Search code examples
xsltxslt-1.0

how to get 'excel' new lines in spreadsheetML and the behaviour of nodeset() on disable-output-escaping (Saxon xslt 1.0)


This is a follow up question to how to get 'excel' new lines in spreadsheetML (MSXSLT)

but asked as a new question, to separate this into different issue, as the behaviour seems to be different between engines (I'll leave the specific context in the other question, this is purely how to achieve some functional result).

This XSLT (in saxon he) will create what I want.

<xsl:stylesheet
    xmlns:xsl="http://www.w3.org/1999/XSL/Transform"
    version="1.0">
    <xsl:output method="xml" version="1.0" encoding="UTF-8" indent="yes"/>
    <xsl:template match="/">
        <root>
            <bar>
                <xsl:text disable-output-escaping="yes">&amp;#10;</xsl:text>
            </bar>
        </root>
    </xsl:template>
</xsl:stylesheet>

and gives the output

<root>
   <bar>&#10;</bar>
</root>

this one wont:

<xsl:stylesheet
    xmlns:xsl="http://www.w3.org/1999/XSL/Transform"
    xmlns:exsl="http://exslt.org/common"
    version="1.0">
    <xsl:output method="xml" version="1.0" encoding="UTF-8" indent="yes"/>
    <xsl:template match="/">
        <xsl:variable name="foo">
            <bar>
                <xsl:text disable-output-escaping="yes">&amp;#10;</xsl:text>
            </bar>
        </xsl:variable>
        <root>
            <xsl:copy-of select="exsl:node-set($foo)"/>
        </root>
    </xsl:template>
</xsl:stylesheet>

it gives

   <bar>&amp;#10;</bar>

(the question is about XSLT 1.0 but interestingly XSLT 3.0 can be made to work like this

<xsl:stylesheet
    xmlns:xsl="http://www.w3.org/1999/XSL/Transform"
    version="3.0">
    <xsl:output method="xml" version="1.0" encoding="UTF-8" indent="yes"/>
    <xsl:template match="/">
        <xsl:variable name="foo">
            <bar>
                <xsl:text disable-output-escaping="yes">&amp;#10;</xsl:text>
            </bar>
        </xsl:variable>
        <root>
            <xsl:sequence select="$foo"/>
        </root>
    </xsl:template>
</xsl:stylesheet>

whilst

        <xsl:copy-of select="$foo"/>

doesnt. Even following the 'sequence' pattern, I don't seem to be able to preserve non escaping in anything but a non trivial xslt - I've got a complex transformation using call-templates/apply-templates etc, and I think understanding how nodes are interpreted and serialised is not trivial)


Solution

  • There's actually a long history to this question, which was known in the working group as the "sticky d-o-e problem" (d-o-e being disable-output-escaping). The question is, does d-o-e have any effect when writing to a temporary tree (an xsl:variable), or is it only effective when writing to serialized output?

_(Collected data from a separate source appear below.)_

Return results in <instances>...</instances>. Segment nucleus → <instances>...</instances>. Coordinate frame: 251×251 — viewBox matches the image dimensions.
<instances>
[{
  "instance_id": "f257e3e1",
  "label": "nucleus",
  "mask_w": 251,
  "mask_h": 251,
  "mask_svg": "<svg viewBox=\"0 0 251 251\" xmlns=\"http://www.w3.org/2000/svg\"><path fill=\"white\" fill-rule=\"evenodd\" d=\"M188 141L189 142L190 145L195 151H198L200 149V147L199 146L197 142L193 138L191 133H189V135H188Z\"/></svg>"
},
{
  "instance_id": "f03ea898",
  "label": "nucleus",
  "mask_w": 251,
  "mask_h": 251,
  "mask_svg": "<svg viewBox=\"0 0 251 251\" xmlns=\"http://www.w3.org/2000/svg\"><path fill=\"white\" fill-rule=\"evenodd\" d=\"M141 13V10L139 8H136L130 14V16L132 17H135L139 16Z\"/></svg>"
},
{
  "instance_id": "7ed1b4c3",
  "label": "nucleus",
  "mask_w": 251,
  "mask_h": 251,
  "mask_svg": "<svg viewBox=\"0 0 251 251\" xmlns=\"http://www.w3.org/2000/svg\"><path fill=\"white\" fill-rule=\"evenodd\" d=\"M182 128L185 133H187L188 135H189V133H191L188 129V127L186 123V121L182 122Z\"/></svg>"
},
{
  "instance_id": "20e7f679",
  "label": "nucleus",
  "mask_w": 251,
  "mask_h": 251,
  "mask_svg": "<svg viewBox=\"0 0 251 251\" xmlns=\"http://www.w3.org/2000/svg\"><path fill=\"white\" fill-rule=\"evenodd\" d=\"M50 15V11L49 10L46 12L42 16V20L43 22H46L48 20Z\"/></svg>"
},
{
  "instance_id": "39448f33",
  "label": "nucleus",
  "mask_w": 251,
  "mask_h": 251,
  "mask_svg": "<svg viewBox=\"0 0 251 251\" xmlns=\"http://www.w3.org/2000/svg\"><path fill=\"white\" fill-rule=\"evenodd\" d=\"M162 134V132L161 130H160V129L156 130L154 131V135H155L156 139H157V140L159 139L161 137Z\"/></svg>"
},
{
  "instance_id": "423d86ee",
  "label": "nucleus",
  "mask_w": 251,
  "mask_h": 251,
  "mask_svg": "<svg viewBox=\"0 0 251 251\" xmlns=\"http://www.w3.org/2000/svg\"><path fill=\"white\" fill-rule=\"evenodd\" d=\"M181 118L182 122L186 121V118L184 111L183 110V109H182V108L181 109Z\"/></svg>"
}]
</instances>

    The XSLT 1.0 specification is pretty clear on the matter:

    It is an error for output escaping to be disabled for a text node that is used for something other than a text node in the result tree. Thus, it is an error to disable output escaping for an xsl:value-of or xsl:text element that is used to generate the string-value of a comment, processing instruction or attribute node; it is also an error to convert a result tree fragment to a number or a string if the result tree fragment contains a text node for which escaping was disabled. In both cases, an XSLT processor may signal the error; if it does not signal the error, it must recover by ignoring the disable-output-escaping attribute.

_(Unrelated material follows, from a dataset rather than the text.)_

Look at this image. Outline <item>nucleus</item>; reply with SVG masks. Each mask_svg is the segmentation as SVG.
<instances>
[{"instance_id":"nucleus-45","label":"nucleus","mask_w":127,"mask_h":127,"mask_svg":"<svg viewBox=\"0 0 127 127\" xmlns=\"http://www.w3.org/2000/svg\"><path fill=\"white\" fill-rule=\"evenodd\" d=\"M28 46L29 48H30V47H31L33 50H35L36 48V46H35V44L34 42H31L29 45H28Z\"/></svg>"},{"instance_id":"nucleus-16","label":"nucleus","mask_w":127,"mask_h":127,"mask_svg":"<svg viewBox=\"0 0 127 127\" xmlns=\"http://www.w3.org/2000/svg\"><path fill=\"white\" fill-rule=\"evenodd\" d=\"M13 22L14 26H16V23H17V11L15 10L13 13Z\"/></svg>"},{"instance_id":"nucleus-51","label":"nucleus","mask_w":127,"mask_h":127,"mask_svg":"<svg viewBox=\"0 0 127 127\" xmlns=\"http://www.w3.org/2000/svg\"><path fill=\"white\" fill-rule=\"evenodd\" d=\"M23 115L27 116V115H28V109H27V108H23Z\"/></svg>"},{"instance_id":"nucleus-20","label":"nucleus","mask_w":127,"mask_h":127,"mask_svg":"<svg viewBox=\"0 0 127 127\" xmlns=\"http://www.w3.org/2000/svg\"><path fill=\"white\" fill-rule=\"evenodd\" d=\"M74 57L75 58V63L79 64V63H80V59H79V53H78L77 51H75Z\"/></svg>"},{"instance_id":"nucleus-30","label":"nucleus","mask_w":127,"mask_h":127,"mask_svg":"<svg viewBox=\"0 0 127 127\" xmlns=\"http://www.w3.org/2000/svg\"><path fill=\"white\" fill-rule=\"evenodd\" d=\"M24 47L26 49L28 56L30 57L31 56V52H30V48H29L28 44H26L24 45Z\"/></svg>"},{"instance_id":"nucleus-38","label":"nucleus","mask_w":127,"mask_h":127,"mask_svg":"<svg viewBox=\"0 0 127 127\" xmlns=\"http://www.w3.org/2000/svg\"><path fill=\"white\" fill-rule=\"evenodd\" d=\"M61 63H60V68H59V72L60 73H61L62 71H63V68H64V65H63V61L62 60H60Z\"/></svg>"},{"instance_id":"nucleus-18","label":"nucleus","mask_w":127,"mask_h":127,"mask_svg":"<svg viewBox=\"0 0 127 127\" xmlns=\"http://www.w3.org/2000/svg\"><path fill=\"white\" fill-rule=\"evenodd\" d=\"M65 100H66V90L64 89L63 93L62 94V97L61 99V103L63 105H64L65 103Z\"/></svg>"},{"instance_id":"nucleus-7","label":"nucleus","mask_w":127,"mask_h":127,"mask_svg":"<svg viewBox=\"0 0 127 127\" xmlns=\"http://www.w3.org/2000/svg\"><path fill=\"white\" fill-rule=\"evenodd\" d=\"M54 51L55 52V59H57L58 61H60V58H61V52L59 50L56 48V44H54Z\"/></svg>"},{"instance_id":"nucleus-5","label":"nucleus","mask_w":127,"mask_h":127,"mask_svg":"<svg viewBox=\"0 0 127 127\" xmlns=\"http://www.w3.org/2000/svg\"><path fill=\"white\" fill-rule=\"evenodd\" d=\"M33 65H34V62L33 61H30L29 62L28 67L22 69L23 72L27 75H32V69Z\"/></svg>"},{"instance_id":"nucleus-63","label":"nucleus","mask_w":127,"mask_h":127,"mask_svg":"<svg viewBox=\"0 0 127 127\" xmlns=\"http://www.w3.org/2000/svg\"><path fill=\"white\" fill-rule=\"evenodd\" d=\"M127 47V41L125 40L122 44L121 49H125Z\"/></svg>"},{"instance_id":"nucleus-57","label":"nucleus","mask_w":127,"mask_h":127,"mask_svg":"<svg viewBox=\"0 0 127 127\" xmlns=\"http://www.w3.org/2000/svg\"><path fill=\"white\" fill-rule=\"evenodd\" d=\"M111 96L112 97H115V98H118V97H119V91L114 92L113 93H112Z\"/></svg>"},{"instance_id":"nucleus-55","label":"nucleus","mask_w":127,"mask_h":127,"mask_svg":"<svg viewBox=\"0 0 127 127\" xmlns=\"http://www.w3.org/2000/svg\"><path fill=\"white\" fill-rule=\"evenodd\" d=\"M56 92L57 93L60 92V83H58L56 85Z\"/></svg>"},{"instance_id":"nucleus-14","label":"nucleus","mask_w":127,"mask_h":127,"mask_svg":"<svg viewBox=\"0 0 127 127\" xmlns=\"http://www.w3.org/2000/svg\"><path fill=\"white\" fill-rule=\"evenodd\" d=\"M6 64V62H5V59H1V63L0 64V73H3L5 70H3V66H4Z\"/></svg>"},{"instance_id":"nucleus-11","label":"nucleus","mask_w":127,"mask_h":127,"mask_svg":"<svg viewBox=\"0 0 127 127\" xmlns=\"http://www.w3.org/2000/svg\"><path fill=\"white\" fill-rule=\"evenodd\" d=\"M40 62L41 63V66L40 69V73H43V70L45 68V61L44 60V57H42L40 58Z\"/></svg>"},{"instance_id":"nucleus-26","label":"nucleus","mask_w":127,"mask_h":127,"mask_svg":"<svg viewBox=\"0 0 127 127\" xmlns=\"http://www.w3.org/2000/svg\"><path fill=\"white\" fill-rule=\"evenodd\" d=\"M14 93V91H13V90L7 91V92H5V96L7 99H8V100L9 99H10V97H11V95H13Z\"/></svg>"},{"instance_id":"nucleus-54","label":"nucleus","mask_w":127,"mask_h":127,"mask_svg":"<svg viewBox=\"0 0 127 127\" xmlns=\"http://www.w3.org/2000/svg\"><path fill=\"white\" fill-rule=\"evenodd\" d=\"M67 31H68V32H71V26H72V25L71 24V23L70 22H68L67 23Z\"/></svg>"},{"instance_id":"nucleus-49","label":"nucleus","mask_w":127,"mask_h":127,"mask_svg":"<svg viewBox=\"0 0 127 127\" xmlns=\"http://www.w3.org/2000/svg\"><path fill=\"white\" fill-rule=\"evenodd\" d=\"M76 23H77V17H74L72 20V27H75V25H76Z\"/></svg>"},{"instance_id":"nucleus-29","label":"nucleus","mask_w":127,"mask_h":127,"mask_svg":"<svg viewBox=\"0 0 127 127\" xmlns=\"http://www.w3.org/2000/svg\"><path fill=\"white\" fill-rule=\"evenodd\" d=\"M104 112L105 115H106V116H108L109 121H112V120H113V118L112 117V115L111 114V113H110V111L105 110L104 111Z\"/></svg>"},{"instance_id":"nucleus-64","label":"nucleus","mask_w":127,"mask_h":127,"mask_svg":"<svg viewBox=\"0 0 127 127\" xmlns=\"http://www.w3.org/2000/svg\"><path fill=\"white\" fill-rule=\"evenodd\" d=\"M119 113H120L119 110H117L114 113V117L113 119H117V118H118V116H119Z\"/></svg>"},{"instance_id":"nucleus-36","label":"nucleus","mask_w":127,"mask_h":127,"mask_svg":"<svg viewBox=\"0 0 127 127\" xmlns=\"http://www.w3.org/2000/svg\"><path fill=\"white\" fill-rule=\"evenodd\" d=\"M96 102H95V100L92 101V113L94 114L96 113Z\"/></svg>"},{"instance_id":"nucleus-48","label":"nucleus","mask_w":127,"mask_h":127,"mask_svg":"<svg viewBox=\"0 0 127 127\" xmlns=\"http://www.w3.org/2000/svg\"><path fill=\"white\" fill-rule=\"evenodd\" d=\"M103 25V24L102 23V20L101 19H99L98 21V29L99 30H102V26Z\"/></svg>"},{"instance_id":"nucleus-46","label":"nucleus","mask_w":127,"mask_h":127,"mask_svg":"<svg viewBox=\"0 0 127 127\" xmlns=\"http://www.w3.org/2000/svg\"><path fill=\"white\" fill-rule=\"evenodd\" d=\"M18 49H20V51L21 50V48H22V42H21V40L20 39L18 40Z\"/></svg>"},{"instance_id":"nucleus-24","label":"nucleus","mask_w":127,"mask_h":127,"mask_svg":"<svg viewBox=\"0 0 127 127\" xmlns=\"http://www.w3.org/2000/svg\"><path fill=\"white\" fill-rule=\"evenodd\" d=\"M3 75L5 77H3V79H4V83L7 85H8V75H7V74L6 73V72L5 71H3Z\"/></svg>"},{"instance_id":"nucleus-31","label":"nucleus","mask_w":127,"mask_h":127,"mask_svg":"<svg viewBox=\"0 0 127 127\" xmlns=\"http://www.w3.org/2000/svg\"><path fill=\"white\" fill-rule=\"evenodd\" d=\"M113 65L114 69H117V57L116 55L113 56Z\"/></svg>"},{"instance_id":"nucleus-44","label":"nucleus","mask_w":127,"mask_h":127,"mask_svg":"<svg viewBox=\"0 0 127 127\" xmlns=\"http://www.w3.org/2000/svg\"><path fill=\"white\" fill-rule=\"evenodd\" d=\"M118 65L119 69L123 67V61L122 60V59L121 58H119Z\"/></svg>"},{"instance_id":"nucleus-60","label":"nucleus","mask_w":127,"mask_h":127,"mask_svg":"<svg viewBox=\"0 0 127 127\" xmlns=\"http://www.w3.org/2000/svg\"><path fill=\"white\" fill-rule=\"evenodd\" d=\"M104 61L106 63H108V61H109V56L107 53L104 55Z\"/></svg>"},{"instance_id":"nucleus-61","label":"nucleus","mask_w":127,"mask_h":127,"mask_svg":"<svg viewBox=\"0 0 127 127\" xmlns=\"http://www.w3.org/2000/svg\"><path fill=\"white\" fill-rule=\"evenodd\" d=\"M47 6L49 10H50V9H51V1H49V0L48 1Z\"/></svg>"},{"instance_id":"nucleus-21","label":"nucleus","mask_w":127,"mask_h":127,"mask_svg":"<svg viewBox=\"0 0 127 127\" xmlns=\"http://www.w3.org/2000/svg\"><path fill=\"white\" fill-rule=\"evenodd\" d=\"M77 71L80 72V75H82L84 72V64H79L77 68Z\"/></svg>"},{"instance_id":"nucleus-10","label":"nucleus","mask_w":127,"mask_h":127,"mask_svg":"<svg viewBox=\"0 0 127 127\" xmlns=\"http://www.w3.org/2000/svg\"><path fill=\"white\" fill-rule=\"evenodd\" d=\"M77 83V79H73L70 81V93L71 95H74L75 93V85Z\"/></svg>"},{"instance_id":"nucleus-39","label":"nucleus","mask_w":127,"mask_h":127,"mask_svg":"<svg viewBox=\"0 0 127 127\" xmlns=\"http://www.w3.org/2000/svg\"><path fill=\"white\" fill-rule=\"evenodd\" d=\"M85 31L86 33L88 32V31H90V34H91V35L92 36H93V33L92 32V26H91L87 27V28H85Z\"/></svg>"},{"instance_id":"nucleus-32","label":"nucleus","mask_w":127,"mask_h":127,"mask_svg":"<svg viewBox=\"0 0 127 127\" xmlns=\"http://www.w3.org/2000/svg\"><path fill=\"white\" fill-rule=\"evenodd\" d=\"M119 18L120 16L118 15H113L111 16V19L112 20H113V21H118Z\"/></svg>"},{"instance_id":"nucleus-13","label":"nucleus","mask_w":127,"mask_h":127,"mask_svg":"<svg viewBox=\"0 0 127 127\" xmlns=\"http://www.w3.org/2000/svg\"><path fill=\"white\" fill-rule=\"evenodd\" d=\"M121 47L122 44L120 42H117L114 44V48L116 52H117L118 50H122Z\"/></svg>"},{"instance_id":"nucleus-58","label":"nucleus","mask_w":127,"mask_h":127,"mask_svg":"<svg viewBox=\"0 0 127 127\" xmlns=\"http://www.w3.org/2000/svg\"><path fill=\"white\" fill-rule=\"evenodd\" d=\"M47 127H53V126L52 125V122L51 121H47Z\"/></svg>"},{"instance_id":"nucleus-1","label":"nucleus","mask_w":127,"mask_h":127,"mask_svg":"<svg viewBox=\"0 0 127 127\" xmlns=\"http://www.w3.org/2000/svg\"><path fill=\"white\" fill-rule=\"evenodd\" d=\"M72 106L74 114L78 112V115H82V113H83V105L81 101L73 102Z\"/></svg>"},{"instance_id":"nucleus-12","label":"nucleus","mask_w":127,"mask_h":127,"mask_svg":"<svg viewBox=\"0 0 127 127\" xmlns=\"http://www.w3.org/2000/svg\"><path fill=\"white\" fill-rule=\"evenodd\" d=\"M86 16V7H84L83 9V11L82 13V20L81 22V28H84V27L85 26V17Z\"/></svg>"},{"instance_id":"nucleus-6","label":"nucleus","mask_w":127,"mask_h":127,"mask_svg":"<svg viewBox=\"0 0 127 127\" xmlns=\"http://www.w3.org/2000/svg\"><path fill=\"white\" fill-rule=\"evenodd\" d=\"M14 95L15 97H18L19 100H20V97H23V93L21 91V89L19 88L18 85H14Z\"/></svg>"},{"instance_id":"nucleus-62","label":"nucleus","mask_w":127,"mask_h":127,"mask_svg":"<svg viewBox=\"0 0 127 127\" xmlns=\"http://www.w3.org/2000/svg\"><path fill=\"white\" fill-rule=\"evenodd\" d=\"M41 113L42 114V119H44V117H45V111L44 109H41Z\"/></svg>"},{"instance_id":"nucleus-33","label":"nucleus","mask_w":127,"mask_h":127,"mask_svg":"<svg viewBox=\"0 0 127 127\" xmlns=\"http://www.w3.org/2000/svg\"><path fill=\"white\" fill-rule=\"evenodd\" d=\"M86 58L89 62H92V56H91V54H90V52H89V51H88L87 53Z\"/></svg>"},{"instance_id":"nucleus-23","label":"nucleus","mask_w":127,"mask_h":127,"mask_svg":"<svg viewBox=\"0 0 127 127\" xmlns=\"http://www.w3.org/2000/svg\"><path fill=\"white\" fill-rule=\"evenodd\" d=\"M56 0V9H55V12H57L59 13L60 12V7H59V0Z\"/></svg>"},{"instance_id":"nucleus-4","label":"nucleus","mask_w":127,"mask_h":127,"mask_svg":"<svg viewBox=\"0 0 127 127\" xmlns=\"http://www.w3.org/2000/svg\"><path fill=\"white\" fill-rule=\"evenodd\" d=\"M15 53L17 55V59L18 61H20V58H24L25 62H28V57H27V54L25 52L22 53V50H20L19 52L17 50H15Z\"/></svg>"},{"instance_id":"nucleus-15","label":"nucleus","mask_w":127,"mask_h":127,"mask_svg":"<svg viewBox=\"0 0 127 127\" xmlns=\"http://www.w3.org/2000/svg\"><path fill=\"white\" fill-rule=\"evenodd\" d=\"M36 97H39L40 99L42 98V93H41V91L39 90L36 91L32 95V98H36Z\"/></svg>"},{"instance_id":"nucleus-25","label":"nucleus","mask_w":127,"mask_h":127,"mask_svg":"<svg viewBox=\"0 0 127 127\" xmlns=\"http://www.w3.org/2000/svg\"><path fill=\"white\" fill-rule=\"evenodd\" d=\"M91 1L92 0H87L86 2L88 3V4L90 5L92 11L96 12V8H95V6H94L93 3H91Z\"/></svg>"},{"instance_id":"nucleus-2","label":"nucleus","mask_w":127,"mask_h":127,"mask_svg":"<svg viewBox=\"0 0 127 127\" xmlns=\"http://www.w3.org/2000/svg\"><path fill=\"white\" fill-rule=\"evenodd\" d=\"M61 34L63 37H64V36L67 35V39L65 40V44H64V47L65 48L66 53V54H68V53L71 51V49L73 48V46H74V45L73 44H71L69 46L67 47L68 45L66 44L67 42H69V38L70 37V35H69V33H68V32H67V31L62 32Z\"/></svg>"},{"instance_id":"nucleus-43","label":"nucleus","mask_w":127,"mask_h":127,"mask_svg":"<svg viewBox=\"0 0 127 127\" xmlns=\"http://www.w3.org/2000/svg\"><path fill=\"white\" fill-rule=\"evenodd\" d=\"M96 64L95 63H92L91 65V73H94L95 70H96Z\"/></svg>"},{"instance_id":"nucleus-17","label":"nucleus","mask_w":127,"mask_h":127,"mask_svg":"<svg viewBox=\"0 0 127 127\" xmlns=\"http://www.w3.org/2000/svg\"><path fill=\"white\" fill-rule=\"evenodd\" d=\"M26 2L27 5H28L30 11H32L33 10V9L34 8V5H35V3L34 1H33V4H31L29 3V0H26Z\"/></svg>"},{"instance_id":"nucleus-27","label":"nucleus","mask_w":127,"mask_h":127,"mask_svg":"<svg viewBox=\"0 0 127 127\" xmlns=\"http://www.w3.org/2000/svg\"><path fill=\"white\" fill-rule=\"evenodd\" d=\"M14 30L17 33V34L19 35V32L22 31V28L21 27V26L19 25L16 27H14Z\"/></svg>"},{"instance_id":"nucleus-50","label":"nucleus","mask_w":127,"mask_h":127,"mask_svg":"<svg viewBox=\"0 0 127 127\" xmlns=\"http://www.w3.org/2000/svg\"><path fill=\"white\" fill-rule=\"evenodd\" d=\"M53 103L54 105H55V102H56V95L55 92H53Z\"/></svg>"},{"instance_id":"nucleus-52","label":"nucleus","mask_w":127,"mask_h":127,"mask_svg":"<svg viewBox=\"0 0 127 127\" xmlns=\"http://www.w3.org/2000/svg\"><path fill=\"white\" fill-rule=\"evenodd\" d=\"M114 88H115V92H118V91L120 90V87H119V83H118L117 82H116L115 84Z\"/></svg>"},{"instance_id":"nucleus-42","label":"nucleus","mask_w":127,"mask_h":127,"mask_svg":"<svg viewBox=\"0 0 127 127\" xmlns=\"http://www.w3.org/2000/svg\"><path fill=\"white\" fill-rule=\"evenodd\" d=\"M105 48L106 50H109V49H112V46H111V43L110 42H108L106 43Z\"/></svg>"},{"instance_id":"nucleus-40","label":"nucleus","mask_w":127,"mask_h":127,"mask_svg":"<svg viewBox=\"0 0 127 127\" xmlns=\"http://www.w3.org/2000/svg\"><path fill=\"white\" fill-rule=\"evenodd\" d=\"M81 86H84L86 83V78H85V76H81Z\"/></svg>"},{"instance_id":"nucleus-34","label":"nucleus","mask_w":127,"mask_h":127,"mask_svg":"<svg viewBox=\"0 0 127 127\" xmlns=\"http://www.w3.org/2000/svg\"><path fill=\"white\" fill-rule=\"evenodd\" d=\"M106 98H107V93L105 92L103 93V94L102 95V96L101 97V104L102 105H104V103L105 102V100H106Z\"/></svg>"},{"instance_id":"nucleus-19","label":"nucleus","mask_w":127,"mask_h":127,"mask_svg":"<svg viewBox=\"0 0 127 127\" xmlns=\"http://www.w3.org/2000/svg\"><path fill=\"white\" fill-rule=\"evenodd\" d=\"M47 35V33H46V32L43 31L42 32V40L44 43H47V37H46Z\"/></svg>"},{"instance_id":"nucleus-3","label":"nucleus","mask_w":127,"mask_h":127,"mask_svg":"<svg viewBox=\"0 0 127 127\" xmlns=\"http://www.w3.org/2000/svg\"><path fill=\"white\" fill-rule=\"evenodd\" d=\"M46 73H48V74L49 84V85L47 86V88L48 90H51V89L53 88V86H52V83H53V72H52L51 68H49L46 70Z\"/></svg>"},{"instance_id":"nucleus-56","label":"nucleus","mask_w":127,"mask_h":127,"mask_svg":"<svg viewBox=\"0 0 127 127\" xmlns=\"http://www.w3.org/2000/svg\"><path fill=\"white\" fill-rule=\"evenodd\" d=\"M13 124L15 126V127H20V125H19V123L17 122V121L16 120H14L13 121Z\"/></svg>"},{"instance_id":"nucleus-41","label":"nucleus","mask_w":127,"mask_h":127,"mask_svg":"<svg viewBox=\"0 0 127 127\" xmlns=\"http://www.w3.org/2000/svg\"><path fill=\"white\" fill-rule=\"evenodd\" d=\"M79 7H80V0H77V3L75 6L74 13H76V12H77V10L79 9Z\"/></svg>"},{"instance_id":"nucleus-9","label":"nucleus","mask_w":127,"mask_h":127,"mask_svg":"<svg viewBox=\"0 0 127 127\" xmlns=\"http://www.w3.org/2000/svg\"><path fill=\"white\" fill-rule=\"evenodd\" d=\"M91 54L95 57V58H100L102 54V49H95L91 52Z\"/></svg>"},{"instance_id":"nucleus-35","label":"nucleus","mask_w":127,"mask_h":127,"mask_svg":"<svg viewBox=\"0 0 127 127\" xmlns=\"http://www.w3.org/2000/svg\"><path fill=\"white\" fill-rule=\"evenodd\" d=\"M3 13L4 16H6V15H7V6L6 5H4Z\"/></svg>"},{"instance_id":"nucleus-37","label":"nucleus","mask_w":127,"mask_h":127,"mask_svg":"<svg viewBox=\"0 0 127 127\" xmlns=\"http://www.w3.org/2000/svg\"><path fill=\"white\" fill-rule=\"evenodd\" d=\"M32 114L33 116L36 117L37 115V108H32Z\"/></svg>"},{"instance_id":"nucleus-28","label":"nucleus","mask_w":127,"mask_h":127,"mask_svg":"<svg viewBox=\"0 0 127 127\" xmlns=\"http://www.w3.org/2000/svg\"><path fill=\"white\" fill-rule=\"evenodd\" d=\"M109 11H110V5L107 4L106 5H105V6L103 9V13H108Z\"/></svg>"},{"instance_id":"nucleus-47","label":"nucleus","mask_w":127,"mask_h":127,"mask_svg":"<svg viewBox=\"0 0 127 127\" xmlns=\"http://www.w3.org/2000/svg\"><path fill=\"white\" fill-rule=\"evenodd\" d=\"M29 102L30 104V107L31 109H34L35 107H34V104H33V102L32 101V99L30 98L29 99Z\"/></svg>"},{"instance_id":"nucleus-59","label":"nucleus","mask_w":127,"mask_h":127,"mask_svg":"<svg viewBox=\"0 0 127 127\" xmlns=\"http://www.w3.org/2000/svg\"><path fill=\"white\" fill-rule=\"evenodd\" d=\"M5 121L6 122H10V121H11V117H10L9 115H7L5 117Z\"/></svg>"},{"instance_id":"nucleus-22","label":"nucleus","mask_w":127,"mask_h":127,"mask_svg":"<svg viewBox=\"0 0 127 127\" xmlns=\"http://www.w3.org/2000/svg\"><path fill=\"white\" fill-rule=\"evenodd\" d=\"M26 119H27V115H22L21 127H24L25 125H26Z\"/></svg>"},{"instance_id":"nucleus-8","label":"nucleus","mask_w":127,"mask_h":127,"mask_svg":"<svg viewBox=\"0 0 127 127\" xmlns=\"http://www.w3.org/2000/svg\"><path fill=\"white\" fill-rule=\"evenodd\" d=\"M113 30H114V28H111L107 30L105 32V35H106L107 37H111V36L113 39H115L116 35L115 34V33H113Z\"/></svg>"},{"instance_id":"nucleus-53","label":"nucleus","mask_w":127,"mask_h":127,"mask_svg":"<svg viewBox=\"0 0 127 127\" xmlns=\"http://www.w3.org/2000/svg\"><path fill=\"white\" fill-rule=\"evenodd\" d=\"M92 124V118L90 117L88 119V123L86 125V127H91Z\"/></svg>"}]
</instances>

    XSLT 2.0 deprecated d-o-e, but retained the rule in a slightly different form:

    This [property], however, can be set only within a final result tree that is being passed to the serializer.

    But in between those two versions, the working group dithered. The XSLT 1.1 working draft (which never became a recommendation, but was popularised by the first version of my XSLT book) says:

    When a root node is copied using an xsl:copy-of element ... and escaping was disabled for a text node descendant of that root node, then escaping should also be disabled for the resulting copy of that text node. For example

    <xsl:variable name="x">
      <xsl:text disable-output-escaping="yes">&lt;</xsl:text>
    </xsl:variable>
    <xsl:copy-of select="$x"/>
    

    This is the "sticky d-o-e" - the d-o-e property is attached to the text node in the temporary tree and springs into life when the text node is eventually serialized. So this behaviour was endorsed at some stage in the life of XSLT, and you may be using a processor that implements this version of the spec.

    Generally, though, try to forget that d-o-e exists. Whatever the problem, it's not the best solution. It's an incredibly messy feature because it requires a breaking of the architectural boundary between the transformation processor and the serializer, and breaking this boundary leads to close coupling of the transformation and serialization, and prevents you reusing the same code in a different pipeline configuration.

    I'm afraid that researching the history of the W3C spec on this is rather easier than researching exactly what was implemented in early versions of Saxon (which are now nearly a quarter of a century old).